Je suis totalement partisan de la construction de PSL dans le cadre d’une relation de complémentarité, de coopération, de co-traitance. Dauphine a bien identifié ses blocs de compétences. Nous sommes très actifs dans PSL. Sur dix-huit Programmes Gradués, sept sont portés par Dauphine dans nos six laboratoires de recherches : en management, finance, mathématiques, informatique, économie, sciences sociales et droit. Nous représentons également 40% des effectifs étudiants de PSL. Dauphine ne peut que bénéficier de PSL, et inversement. PSL est un très belle histoire de mariages entre établissements prestigieux, mais je ne conçois pas cette intégration comme simplement opportuniste. Je le répète donc, l’idée est de créer une complémentarité des compétences, ce qui n’est en aucun cas synonyme de dilution.

  • C’est un point qui importe pour les étudiants : comptez-vous intégrer une dimension écologique et sociale aux enseignements ?

Effectivement il y a un changement dans la sociologie des étudiants. Ils sont beaucoup plus sensibles aux enjeux environnementaux. Et ils ont raison, il nous faut promouvoir la transition écologique.

Dauphine agit déjà en ce sens avec la création fin 2016 d’un Vice-Président à la Responsabilité Sociale de l’Université. L’enseignement sur les enjeux écologiques a été rendu obligatoire en L1, et sera poursuivi en L2.

Dans notre programme Demain Dauphine, nous avons prévu la création d’un Conseil Environnemental et Social rassemblant des élus et les autres Conseils pour que tous les acteurs de l’université soient parties prenantes de la transformation écologique. Cela permettra d’intégrer les impératifs environnementaux à tous les domaines.

En formant des étudiants avec une culture de la question environnementale, de ses enjeux, on influe aussi sur les entreprises, avec lesquelles Dauphine entretient des liens privilégiés, et qui prônent eux aussi la dimension écologique.
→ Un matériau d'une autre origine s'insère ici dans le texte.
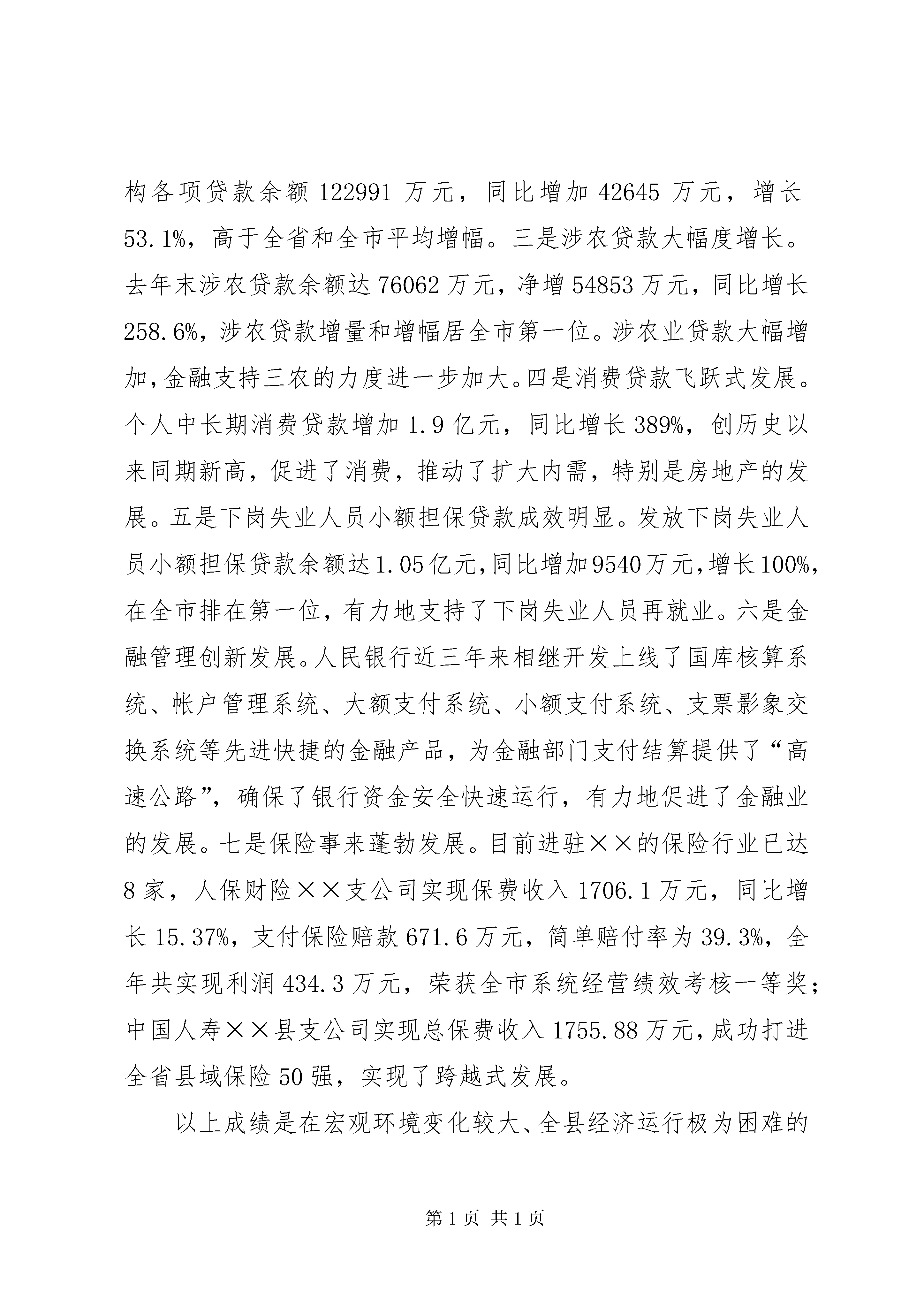 构各项贷款余额 122991 万元，同比增加 42645 万元，增长 53.1%，高于全省和全市平均增幅。三是涉农贷款大幅度增长。去年末涉农贷款余额达 76062 万元，净增 54853 万元，同比增长 258.6%，涉农贷款增量和增幅居全市第一位。涉农业贷款大幅增加，金融支持三农的力度进一步加大。四是消费贷款飞跃式发展。个人中长期消费贷款增加 1.9 亿元，同比增长 389%，创历史以来同期新高，促进了消费，推动了扩大内需，特别是房地产的发展。五是下岗失业人员小额担保贷款成效明显。发放下岗失业人员小额担保贷款余额达 1.05 亿元，同比增加 9540 万元，增长 100%，在全市排在第一位，有力地支持了下岗失业人员再就业。六是金融管理创新发展。人民银行近三年来相继开发上线了国库核算系统、帐户管理系统、大额支付系统、小额支付系统、支票影象交换系统等先进快捷的金融产品，为金融部门支付结算提供了“高速公路”，确保了银行资金安全快速运行，有力地促进了金融业的发展。七是保险事来蓬勃发展。目前进驻××的保险行业已达 8 家，人保财险××支公司实现保费收入 1706.1 万元，同比增长 15.37%，支付保险赔款 671.6 万元，简单赔付率为 39.3%，全年共实现利润 434.3 万元，荣获全市系统经营绩效考核一等奖；中国人寿××县支公司实现总保费收入 1755.88 万元，成功打进全省县域保险 50 强，实现了跨越式发展。

以上成绩是在宏观环境变化较大、全县经济运行极为困难的

第 1 页 共 1 页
J’aimerais que notre Business Advisory Board, comprenant plusieurs grandes entreprises, soit missionné sur deux thèmes : la question environnementale et celle de la diversité sociale. Ces grandes entreprises seront celles qui agissent réellement sur ces questions et pas seulement en façade.

  • Quel message souhaitez-vous adresser aux étudiants ?
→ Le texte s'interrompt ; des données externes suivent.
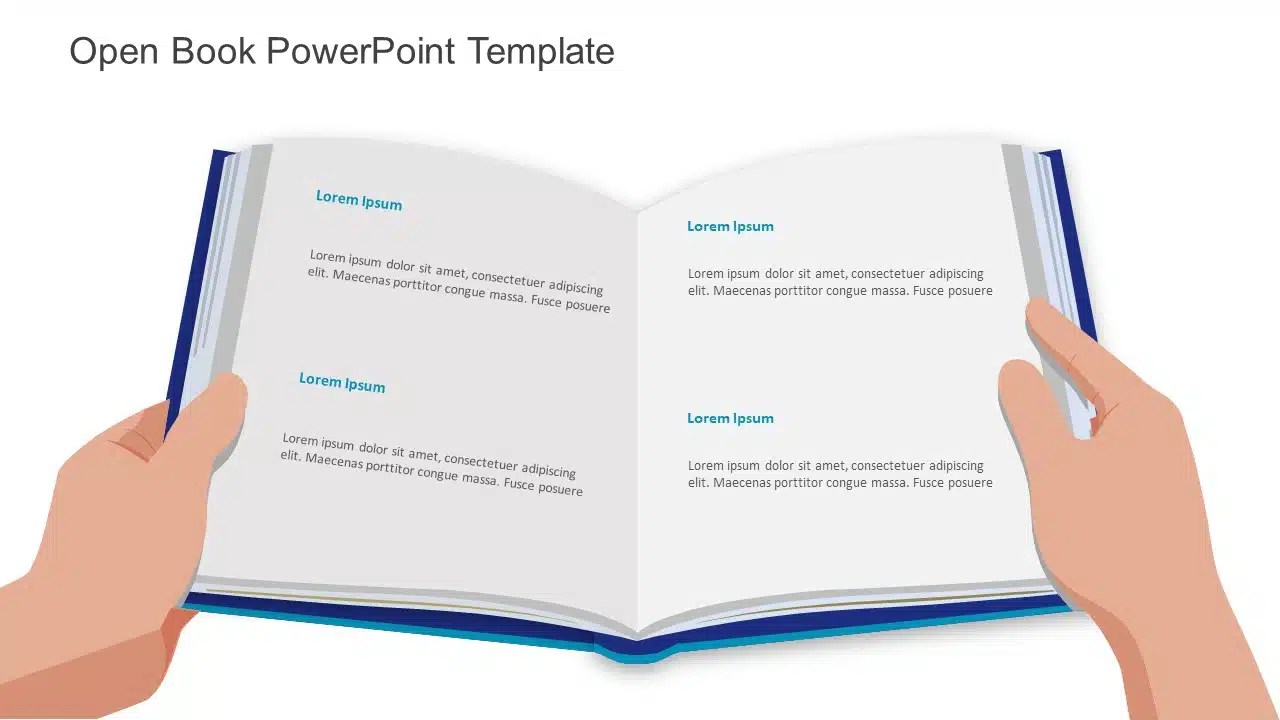 Open Book PowerPoint Template

Lorem Ipsum

Lorem ipsum dolor sit amet, consectetuer adipiscing elit. Maecenas porttitor congue massa. Fusce posuere

Lorem Ipsum

Lorem ipsum dolor sit amet, consectetuer adipiscing elit. Maecenas porttitor congue massa. Fusce posuere

Lorem Ipsum

Lorem ipsum dolor sit amet, consectetuer adipiscing elit. Maecenas porttitor congue massa. Fusce posuere

Lorem Ipsum

Lorem ipsum dolor sit amet, consectetuer adipiscing elit. Maecenas porttitor congue massa. Fusce posuere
 Je voudrais passer deux messages. Tout d’abord, dans le contexte actuel, si vous voulez que nous reprenions une vie normale, respectez les mesures sanitaires. Au moindre cluster, c’est la fermeture de l’Université. Je crois beaucoup au présentiel, tant du point de vue psychologique que pédagogique. Il faut un comportement strict et respectueux pour que ce retour à l’Université que nous avons organisé depuis le mois de janvier continue à bien se passer. Là encore, on voit l’intérêt d’avoir la double compétence d’enseignant-chercheur pour gouverner une Université. Lorsque les étudiants de première année sont revenus sur site, il y avait une attente incroyable au Crous, les consignes sanitaires n’étaient pas du tout respectées. J’ai sollicité mes collèges du Laboratoire d’Analyse et de Modélisation de Systèmes pour l’Aide à la Décision (LAMSADE) pour nous aider à réfléchir à la manière de mieux fluidifier la restauration pour minimiser les risques de contamination.
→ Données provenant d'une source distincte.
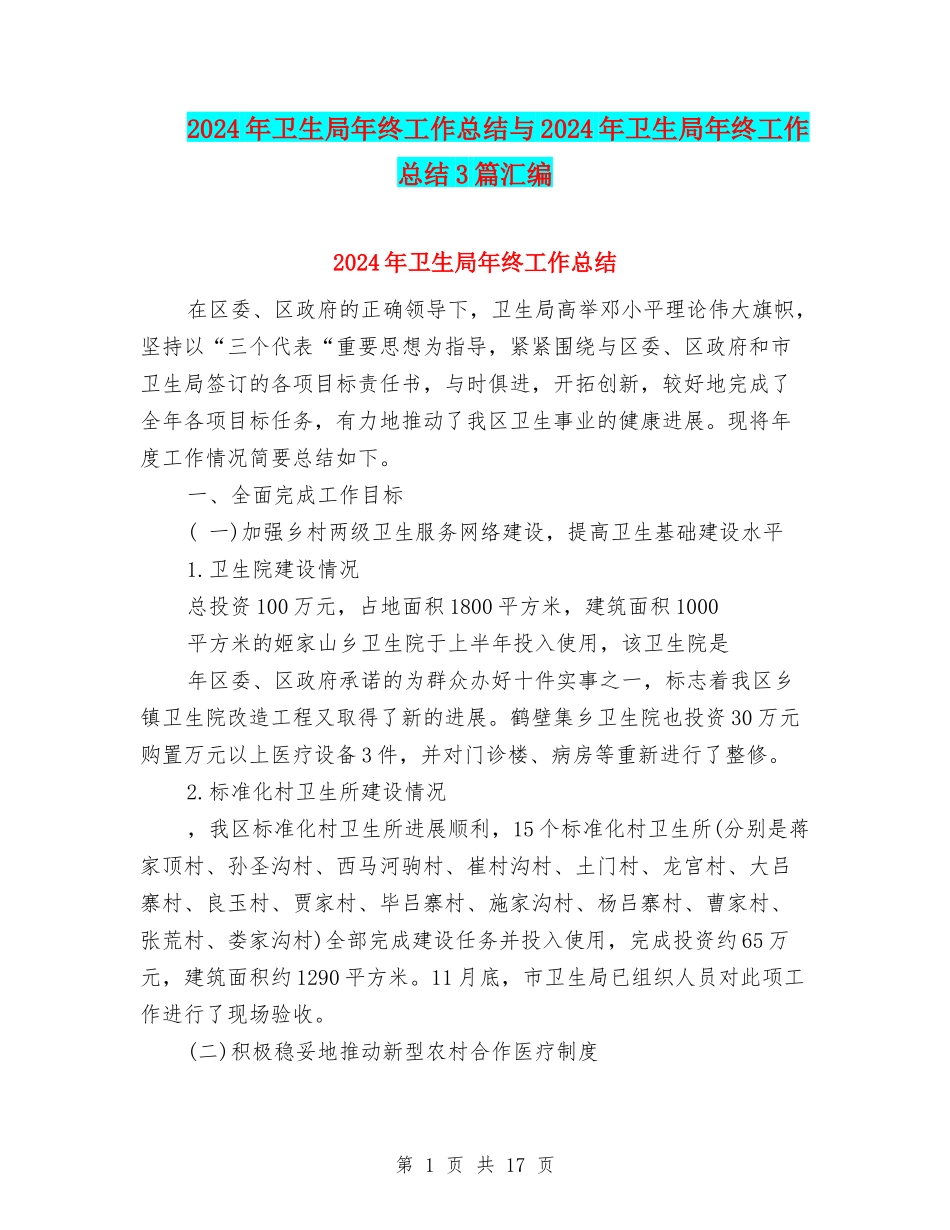 2024年卫生局年终工作总结与2024年卫生局年终工作总结3篇汇编

2024年卫生局年终工作总结

在区委、区政府的正确领导下，卫生局高举邓小平理论伟大旗帜，坚持以“三个代表“重要思想为指导，紧紧围绕与区委、区政府和市卫生局签订的各项目标责任书，与时俱进，开拓创新，较好地完成了全年各项目标任务，有力地推动了我区卫生事业的健康进展。现将年度工作情况简要总结如下。

一、全面完成工作目标

( 一)加强乡村两级卫生服务网络建设，提高卫生基础建设水平

1.卫生院建设情况

总投资100万元，占地面积1800平方米，建筑面积1000

平方米的姬家山乡卫生院于上半年投入使用，该卫生院是

年区委、区政府承诺的为群众办好十件实事之一，标志着我区乡镇卫生院改造工程又取得了新的进展。鹤壁集乡卫生院也投资30万元购置万元以上医疗设备3件，并对门诊楼、病房等重新进行了整修。

2.标准化村卫生所建设情况

，我区标准化村卫生所进展顺利，15个标准化村卫生所(分别是蒋家顶村、孙圣沟村、西马河驹村、崔村沟村、土门村、龙宫村、大吕寨村、良玉村、贾家村、毕吕寨村、施家沟村、杨吕寨村、曹家村、张荒村、娄家沟村)全部完成建设任务并投入使用，完成投资约65万元，建筑面积约1290平方米。11月底，市卫生局已组织人员对此项工作进行了现场验收。

(二)积极稳妥地推动新型农村合作医疗制度

第 1 页 共 17 页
Mon deuxième message porte sur la réussite. Il y a deux facteurs essentiels de la réussite, peu importe comment vous la définissez : la passion et le travail. Il faut avoir l’envie de faire les choses, car travailler sans passion est laborieux. Cette alliance de la passion et du travail est aussi l’objectif des doubles-diplômes dont je parlais précédemment. Soyez passionnés par ce que vous faites, et travaillez pour réussir. Je suis aussi convaincu qu’en dépit de la détresse psychique des jeunes créée par la gestion de la pandémie, il en sortira des choses positives. Il faut avoir l’optimisme de la volonté, pour se projeter dans l’avenir, et le pessimisme de la raison, pour diagnostiquer les problèmes et y apporter des solutions. Lorsque j’ai élaboré mon programme, je me suis demandé « Quelle Université pour 2030 ? ». Je ne suis pas parti des contraintes mais de l’université que nous rêvons de construire. Il faut partir de sa volonté tout en prenant en compte les contraintes, et non l’inverse. Finalement, croyez en vous, aimez ce que vous faîtes, travaillez pour cela et le reste suivra.